Are there any functions to work with VRF keys?

[gitmachtl]

Describe the feature you'd like

Hi,

are there any functions available that would allow:

• Generate a VRF prove (80 bytes) signature, by signing a given challenge (bytearray) via a VRF secret key
• Verify a VRF prove by providing the challenge and the VRF public key

Thank you very much!

Best regards, Martin

Describe alternatives you've considered

I have searched for any other libaries out there including algorand vrf stuff, that i could use with node js. But no luck.

Would you be willing to implement it?

• [ ] Yes, I will implement it.

[teddyjfpender]

Hello @gitmachtl ,

Thank you for reaching out and expressing interest in our repository! I'd like to better understand your use case for generating a VRF proof signature (and verifying a VRF proof).

Could you please provide more context about what you are building or trying to achieve? Some example scenarios would go a long way in helping us understand your use case as well as help us better tailor the functions/features/APIs to meet your needs.

Teddy

[gitmachtl]

Hey @teddyjfpender, thx for your reply.

We (Ambassadors and ToolDevs) are currently working on some additional CIPs in addition to CIP22 to use the VRF keys as a prove of pool ownership. The problem is, that the special IOG/Algorand libsodium fork/flavour is not ported to many programming languages. Currently there is only one tool (Andrews cncli) that can do that job. I have made another tool cardano-signer (https://github.com/gitmachtl/cardano-signer) based on NodeJS, which can do various signing/verification stuff. The one thing that is missing, is the possiblity to also use VRF keys. So, the VRF keys are normal ed25519 keys. Could be used in that way, but i had a talk with Inigo and he did some testing. The outcome was, that there is a high security risk on using the VRF key with other signing methods. The secret key could be exposed. So only the internally used method with the 80byte prove should be used.

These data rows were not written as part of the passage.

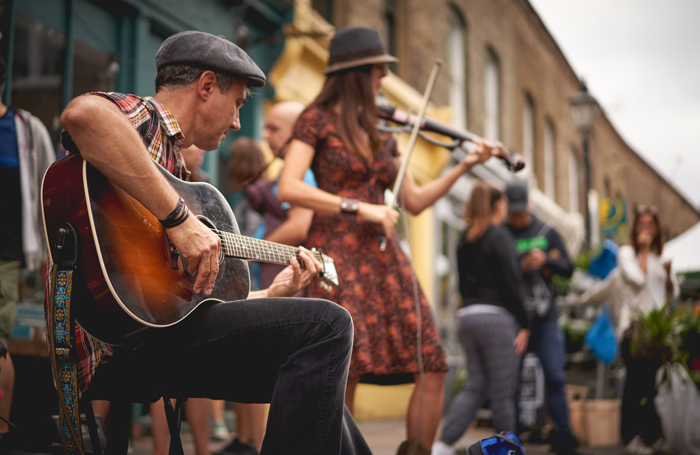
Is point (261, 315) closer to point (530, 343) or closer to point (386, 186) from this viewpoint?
point (386, 186)

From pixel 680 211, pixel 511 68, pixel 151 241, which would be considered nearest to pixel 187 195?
pixel 151 241

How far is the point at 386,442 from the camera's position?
6.41 meters

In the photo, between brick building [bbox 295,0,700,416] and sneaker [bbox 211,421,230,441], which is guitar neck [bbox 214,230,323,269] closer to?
sneaker [bbox 211,421,230,441]

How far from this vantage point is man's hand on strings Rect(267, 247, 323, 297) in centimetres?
264

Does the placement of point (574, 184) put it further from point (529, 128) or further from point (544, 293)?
point (544, 293)

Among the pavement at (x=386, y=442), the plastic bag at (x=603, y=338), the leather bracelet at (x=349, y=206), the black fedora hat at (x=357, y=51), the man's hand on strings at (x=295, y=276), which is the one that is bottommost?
the pavement at (x=386, y=442)

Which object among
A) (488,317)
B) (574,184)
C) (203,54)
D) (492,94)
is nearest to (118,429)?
(203,54)

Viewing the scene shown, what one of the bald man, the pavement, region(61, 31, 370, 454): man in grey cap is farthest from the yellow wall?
region(61, 31, 370, 454): man in grey cap

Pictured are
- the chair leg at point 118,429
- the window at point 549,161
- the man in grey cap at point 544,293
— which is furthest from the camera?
the window at point 549,161

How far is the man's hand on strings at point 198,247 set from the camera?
208 cm

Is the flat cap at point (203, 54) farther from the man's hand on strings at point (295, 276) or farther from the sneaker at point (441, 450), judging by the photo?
the sneaker at point (441, 450)

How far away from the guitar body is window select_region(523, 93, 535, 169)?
1791cm

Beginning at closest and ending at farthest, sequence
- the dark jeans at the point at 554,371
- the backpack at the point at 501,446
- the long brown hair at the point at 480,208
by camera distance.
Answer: the backpack at the point at 501,446
the long brown hair at the point at 480,208
the dark jeans at the point at 554,371

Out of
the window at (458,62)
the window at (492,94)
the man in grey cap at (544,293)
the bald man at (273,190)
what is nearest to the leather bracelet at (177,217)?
the bald man at (273,190)
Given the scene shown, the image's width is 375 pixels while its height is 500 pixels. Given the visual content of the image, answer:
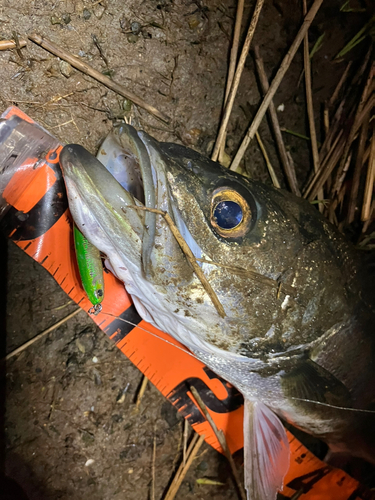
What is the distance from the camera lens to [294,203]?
1.82 metres

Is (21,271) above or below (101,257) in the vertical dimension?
above

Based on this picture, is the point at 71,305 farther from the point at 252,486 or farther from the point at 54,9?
the point at 54,9

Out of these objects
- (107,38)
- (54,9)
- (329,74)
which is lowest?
(329,74)

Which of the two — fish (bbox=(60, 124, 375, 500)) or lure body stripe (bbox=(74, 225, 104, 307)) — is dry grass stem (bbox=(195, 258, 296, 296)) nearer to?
fish (bbox=(60, 124, 375, 500))

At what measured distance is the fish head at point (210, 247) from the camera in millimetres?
1351

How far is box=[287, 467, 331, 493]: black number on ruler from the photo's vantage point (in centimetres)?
249

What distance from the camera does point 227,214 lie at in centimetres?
142

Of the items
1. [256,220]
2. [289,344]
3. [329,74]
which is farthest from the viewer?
[329,74]

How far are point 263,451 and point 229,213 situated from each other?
1.61 m

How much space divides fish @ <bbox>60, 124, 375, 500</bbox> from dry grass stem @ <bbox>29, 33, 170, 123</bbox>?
69 cm

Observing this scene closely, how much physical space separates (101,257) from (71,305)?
0.55 m

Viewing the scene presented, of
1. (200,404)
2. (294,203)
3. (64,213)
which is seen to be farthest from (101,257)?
(200,404)

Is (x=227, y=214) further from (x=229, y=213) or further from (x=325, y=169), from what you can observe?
(x=325, y=169)

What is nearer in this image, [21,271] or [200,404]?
[21,271]
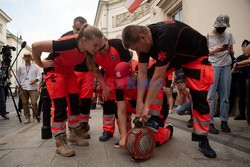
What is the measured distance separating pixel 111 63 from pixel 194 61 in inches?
46.5

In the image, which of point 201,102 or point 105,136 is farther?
point 105,136

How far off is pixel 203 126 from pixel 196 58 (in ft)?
2.48

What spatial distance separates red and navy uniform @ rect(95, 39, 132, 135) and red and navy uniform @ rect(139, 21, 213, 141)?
69cm

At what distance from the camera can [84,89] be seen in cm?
427

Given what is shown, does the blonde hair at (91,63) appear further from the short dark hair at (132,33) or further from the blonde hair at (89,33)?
the short dark hair at (132,33)

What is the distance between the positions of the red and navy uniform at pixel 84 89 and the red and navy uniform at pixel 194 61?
49.6 inches

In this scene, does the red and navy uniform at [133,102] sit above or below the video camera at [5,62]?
below

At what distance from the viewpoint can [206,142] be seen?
3090 millimetres

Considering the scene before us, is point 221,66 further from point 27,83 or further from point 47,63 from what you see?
point 27,83

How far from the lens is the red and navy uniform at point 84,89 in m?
4.26

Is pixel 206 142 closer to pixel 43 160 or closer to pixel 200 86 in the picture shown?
pixel 200 86

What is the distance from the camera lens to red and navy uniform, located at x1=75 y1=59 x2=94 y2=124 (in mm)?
4258

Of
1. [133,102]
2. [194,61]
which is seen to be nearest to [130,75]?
[133,102]

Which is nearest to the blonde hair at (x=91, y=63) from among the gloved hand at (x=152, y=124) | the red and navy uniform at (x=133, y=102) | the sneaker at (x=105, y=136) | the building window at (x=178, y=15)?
the red and navy uniform at (x=133, y=102)
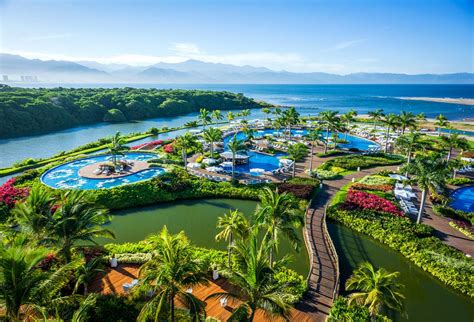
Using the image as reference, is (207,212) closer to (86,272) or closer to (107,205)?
(107,205)

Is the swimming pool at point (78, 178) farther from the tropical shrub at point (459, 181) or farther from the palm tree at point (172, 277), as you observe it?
the tropical shrub at point (459, 181)

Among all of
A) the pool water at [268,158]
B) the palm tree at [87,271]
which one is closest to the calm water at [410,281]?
the palm tree at [87,271]

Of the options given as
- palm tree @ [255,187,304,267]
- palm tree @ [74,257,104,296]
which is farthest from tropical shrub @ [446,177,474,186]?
palm tree @ [74,257,104,296]

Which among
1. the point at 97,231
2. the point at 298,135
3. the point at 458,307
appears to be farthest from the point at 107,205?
the point at 298,135

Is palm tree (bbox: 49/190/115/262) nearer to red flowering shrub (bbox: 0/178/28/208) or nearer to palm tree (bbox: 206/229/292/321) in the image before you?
palm tree (bbox: 206/229/292/321)

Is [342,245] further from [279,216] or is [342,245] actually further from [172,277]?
[172,277]

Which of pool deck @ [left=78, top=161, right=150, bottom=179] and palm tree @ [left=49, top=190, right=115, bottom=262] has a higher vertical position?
palm tree @ [left=49, top=190, right=115, bottom=262]
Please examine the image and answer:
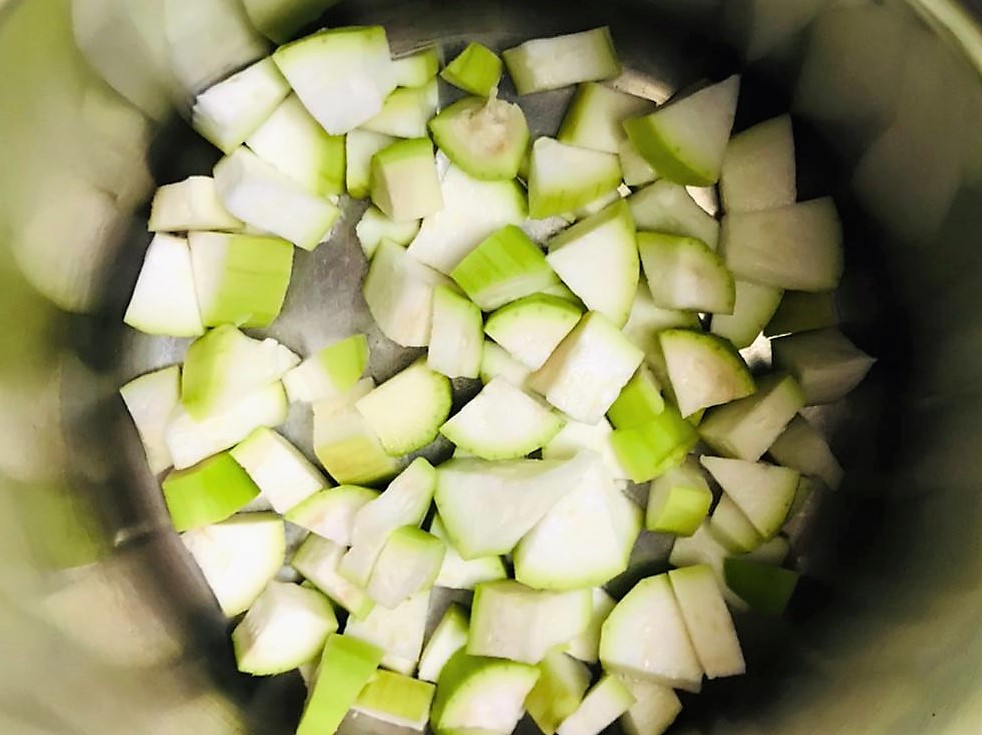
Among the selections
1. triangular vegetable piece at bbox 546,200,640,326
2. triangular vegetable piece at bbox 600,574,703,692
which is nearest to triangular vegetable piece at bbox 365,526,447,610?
triangular vegetable piece at bbox 600,574,703,692

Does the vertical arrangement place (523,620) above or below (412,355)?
below

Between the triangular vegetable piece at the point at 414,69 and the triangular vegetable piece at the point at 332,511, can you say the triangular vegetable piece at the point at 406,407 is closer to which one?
the triangular vegetable piece at the point at 332,511

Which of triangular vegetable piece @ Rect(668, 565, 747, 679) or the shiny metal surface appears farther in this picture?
triangular vegetable piece @ Rect(668, 565, 747, 679)

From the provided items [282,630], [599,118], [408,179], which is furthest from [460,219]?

I was searching around if there is any solution yet for NodeJS to use the VRF keys with the internally used method from libsodium, but there is none. What i have found is a python solution as a proof of concept (terrible performance), i have uploaded it here (https://github.com/gitmachtl/cardano-related-stuff/tree/master/vrf-demo). But the community needs a good JS implementation of such a core function. As there are already some VRF implementations present in the cardano-js-sdk, it would maybe not be that hard to also add a signing(prove)/hash/verify function?

Best regards, Martin

[teddyjfpender]

Understood @gitmachtl !

If you were to use VRF keys as a proof of pool ownership, in what scenarios do you think you'd find that useful? I can imagine one scenario would be where an SPO is looking to communicate/coordinate with delegators, of course convincing the delegators would require constructing a verifiable-proof as well as the delegators' abilities to verify the proof. Perhaps there are others you have in mind? 😄

Teddy

[gitmachtl]

The current target usecase is to provide voting tools for SPOs. The idea is to do it similar to the upcoming CIP36 method for Catalyst Voting. Assigning a freely generated voting key to a vrf key, so that the vrf key does not have to be used every time. But for that Assignment the "registration" must be signed with the vrf secret key. And of course verified later on. So thats one scenario. The VRF key is the only key that every SPO is having as a cli based key that can be used to proof pool ownership. If you would think about using the pool cold key, that would be possible, but it would 1) exclude all SPOs using hw-wallet based pool cold keys and 2) it would add security risks to expose a pool cold key, which is the worst case scenario. The VRF key is already on the BP nodes. And even it would get exposed, a new one can be generated with a pool-re-registration. So, the VRF key is an excellent choice for such tasks.

[teddyjfpender]

Got it, thanks for this information Martin it is much appreciated!